Exercise details
Pick out every line in the entries below that contains the word "distance", matching its case exactly.
-- Start Stored records --
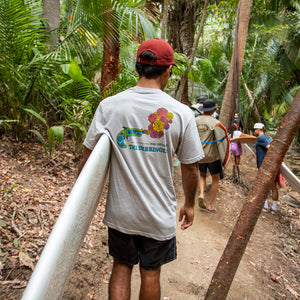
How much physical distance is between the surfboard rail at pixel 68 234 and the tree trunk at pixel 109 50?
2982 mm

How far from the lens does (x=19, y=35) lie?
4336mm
-- End Stored records --
-- Start Stored records --
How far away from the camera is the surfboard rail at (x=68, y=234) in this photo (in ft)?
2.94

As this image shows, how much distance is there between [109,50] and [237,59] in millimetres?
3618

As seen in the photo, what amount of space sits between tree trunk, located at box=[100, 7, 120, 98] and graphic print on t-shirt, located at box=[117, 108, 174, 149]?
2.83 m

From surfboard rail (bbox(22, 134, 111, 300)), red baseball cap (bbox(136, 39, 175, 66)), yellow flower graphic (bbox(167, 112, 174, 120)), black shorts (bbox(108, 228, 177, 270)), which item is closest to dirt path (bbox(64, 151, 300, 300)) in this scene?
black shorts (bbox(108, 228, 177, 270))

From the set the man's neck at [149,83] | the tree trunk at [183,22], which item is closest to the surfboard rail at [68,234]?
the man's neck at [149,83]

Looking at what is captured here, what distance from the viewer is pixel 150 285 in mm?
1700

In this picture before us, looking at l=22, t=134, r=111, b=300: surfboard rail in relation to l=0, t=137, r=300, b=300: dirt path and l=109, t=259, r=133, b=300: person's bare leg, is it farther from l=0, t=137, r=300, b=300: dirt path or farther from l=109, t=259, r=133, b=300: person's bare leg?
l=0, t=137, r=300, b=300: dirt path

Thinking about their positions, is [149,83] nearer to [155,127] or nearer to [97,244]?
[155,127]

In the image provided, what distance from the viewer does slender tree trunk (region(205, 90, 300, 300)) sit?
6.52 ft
-- End Stored records --
Answer
How much physical distance is between the surfboard rail at pixel 68 234 and the tree trunk at pixel 109 50?
As this image shows, how much distance is there between [109,50] and [237,59] in millimetres?
Looking at what is captured here, what distance from the viewer is pixel 150 285 in mm?
In the image provided, what distance from the viewer does slender tree trunk (region(205, 90, 300, 300)) sit?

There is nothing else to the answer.